RouteM(専属作家契約)と連載作家契約の2つのメニュー

今回、宇津江広祐先生のケースだと、RouteM契約なのか連載作家契約のどちらを選択なさったのかわからないのですが、RouteM契約であると連載準備中も10万円が支給されるはずなので、連載作家契約で進められていたのかな?と思います。
仮にRouteM契約であるのに、連載準備期間の報酬が発生しなかったのであれば弁護士の方とそこを争点に交渉できる余地はあるのかなと思われます。
もしくは、RouteM契約を締結する前に連載ネームを描かせる運用になっていたとしたらこのシステムのメリットがほとんどなくなってしまうため、編集部側の運用に問題があったのかもしれない、と思います。

RouteM契約と連載作家契約の2つを選べる理由

元々GANMA!はRouteM契約のみの運用でしたが、既に他誌での掲載実績があったり、他の連載を持っている作家の方がGANMA!で連載される時のために、著作人格権の放棄をしなくてもよい「連載作家契約」ができたと当時記憶しています。

そして私が当時、漫画家協会理事の赤松健先生のお力をお借りして、著作人格権の放棄を漫画家に強制する運用を辞めるよう交渉をし、結果的に私の著作ミリオンドールの著作権は現在私のもとに帰属しています。

赤松先生の交渉の結果、「本当は今後の漫画業界のためにも、著作人格権の不行使を強制する契約をすべてやめさせ、原稿料契約としたかったけれど、現在RouteM契約中で著作人格権不行使と引き換えに安定した月額報酬を望む作家さんもいるため、「RouteM契約」と「実質著作権譲渡をしない連載作家契約」と2つのどちらかを作家さんが選べるように運用するように、という妥協点になりました」と報告をいただきました。

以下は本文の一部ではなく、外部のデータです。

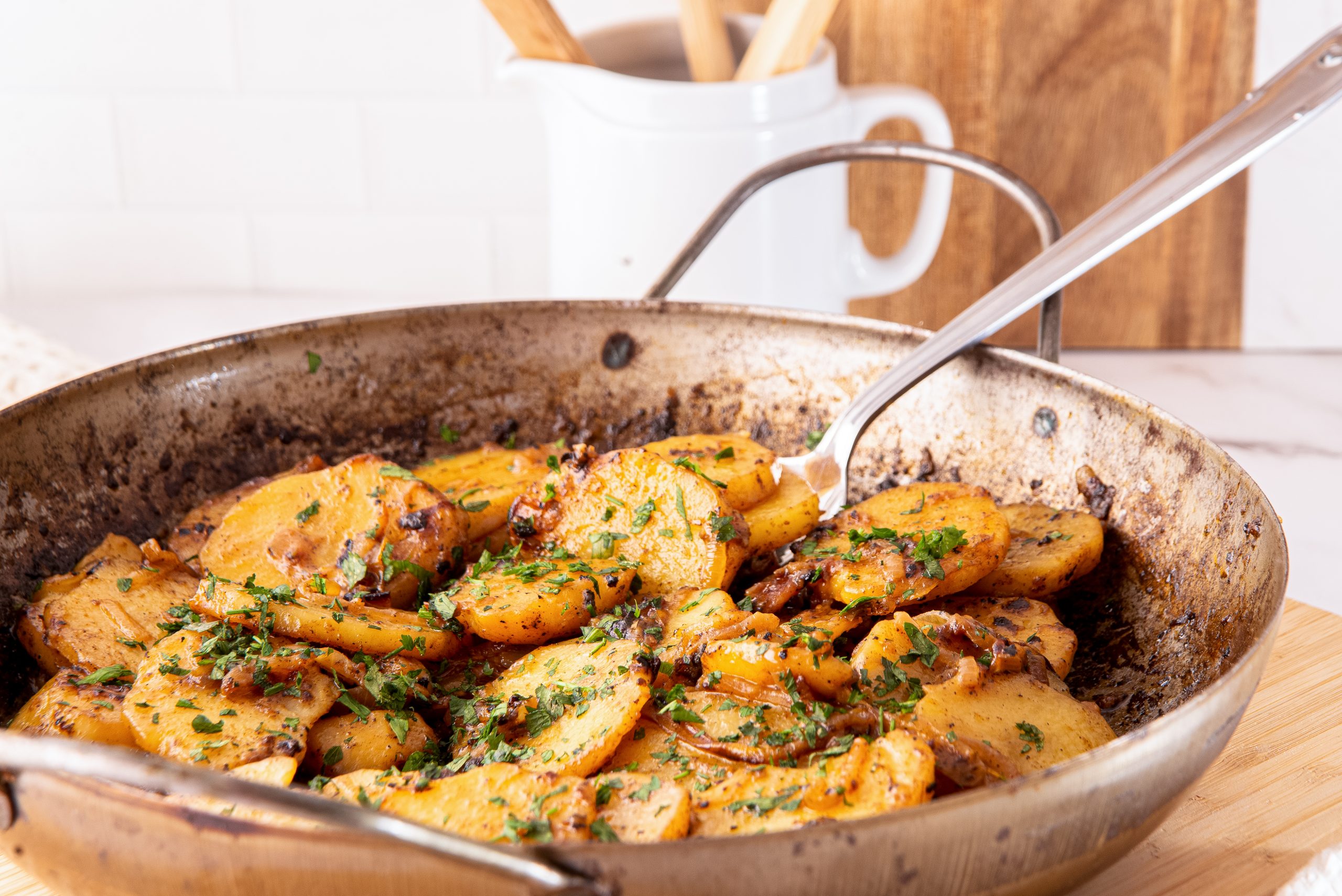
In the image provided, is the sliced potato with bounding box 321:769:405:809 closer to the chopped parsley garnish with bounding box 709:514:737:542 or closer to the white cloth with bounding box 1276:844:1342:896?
the chopped parsley garnish with bounding box 709:514:737:542

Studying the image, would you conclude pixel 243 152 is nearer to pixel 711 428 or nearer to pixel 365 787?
pixel 711 428

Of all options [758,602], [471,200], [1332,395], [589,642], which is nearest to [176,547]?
[589,642]

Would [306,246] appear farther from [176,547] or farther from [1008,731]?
[1008,731]

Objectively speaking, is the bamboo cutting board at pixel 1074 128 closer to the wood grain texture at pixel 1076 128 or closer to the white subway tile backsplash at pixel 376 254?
the wood grain texture at pixel 1076 128

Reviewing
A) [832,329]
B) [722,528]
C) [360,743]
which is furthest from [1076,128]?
[360,743]

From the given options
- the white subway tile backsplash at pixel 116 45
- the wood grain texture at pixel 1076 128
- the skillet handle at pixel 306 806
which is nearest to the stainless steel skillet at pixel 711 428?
the skillet handle at pixel 306 806
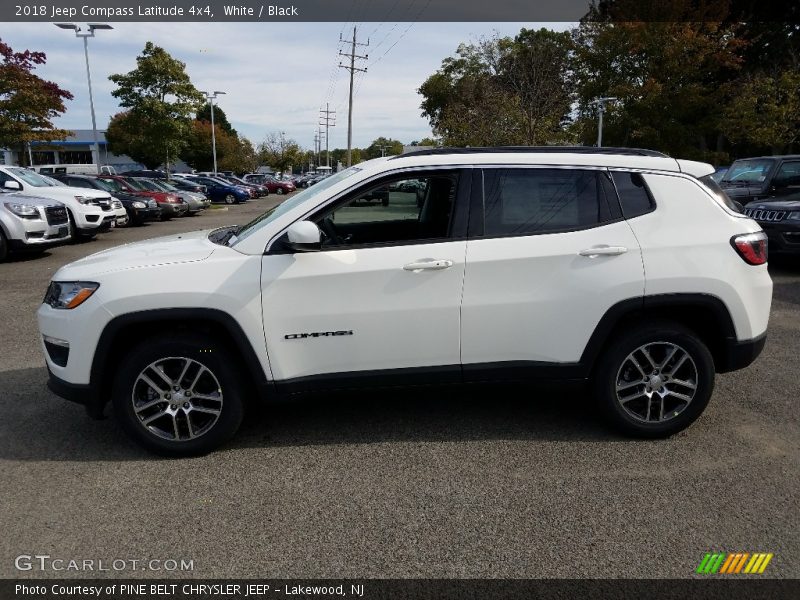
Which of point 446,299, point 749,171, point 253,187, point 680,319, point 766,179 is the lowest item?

なので、作家さんが契約する前に、2つの契約メニューがあるという説明を編集部側がしていなかった、もしくはRouteM契約のみをさせる予定で連載準備を契約前に進めていたのであったら、当時赤松健先生が漫画家協会として交渉した内容が守られていないことになります。

連載作家契約について

連載作家契約についての詳細は私は存じないのですが、もし宇津江広祐先生が連載作家契約で進めていたとして、「契約を修了したとしても編集部が作品の独占的な利用を永久的に継続させる」という条項があるのは初めて知りました。
コミックスマート社は、Web広告やソーシャルゲームを展開するセプテーニホールディングスの直轄事業からスタートした広告代理店の色合いの強い会社です。
おそらくこういった条項は、ゲームなどのイラストレーターさんであれば盛り込まれることが多いのではないでしょうか。
ゲームのように共同制作であり、職務著作であり、使われる期間が長いコンテンツはそういった条項を求められることは確かに納得感がありますが、それをほぼ属人的な創作物に等しい日本のマンガにも適用してしまうところに、当時漫画家協会や赤松健先生が危惧していたポイントがあると感じています。

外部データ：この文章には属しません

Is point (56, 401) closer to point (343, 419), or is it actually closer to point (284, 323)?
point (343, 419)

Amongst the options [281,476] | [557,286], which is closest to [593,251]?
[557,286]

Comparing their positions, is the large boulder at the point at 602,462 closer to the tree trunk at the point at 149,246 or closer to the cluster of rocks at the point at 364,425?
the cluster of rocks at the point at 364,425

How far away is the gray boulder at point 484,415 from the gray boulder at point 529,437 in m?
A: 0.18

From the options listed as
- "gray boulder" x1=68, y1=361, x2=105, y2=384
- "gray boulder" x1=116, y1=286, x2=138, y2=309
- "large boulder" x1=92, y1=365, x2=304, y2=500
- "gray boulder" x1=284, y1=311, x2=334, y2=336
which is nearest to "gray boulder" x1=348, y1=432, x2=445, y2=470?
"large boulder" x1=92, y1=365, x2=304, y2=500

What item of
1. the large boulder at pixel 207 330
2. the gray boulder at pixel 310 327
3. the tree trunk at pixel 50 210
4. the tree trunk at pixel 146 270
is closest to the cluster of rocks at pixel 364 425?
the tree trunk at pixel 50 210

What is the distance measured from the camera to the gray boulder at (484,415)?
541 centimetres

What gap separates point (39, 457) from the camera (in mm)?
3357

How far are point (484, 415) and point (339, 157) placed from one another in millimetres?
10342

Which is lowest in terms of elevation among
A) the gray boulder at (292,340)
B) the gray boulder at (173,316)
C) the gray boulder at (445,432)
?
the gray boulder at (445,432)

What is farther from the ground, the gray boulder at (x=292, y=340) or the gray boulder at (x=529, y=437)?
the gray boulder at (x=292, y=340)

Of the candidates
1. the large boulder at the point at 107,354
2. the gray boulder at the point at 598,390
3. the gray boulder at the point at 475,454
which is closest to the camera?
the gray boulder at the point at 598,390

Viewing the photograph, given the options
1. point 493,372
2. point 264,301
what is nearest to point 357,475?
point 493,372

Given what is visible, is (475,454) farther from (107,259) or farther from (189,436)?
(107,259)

私と漫画家協会で行ったのは専属契約解除のための交渉だったため、連載作家契約の内容についてはほぼ把握していない状況でした。
漫画家として納得感のない条項だとは思います。当時私の戦いでは自分の作品を守るために、漫画家協会と利害を一致させ交渉することで精一杯だったため、後続の漫画家さん方の待遇が結果的に良くならなかったのであれば、1期生として戦いきれなくて申し訳ないという思いがあります。

今後コミックスマート社に求めること

前提からお話ししていた通り、私は当初は納得してRouteM契約をして、RouteMが掲げる「漫画家を子供たちがあこがれるような職業に」という理念に共感し、そのためにこういった契約システムになっているということに共感していましたし、スマホアプリで漫画連載することが当たり前ではなかった時代の先駆けを盛り上げることにとても将来性を感じていました。

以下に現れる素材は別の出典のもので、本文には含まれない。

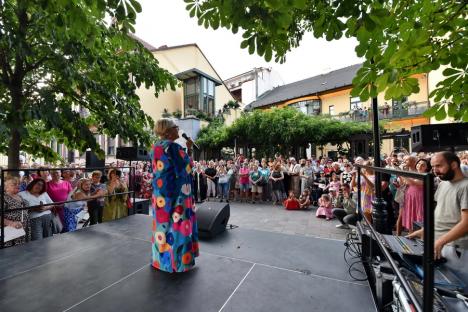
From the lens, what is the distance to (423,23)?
1.98 meters

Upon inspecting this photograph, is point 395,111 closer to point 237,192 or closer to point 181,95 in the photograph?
point 237,192

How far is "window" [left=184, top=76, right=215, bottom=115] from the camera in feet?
71.7

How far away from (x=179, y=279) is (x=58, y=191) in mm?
4148

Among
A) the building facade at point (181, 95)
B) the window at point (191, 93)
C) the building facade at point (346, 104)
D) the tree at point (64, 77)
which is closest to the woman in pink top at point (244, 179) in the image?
the tree at point (64, 77)

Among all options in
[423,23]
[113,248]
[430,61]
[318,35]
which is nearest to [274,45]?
[318,35]

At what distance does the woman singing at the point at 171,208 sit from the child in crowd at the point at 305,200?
271 inches

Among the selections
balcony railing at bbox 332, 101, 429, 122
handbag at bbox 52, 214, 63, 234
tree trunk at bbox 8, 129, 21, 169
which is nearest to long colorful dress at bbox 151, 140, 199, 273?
tree trunk at bbox 8, 129, 21, 169

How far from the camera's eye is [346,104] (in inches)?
974

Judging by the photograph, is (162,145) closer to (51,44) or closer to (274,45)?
(274,45)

何も前例のない1期生としてどうなるかわからないRouteM契約をして、当時の編集部が手探りで「IT系の会社が漫画編集部になるんだ!」という気持ちで毎日アプリ開発をすすめ、漫画業界を知るために奔走していたことを、毎日編集部に通って近くで見ていた者として、契約交渉時に作家さんにフェアな契約ができるよう尽力した者としては、今コミックスマート社に失望している作家さんや読者さんが多くいる状況がとても悲しいと思っています。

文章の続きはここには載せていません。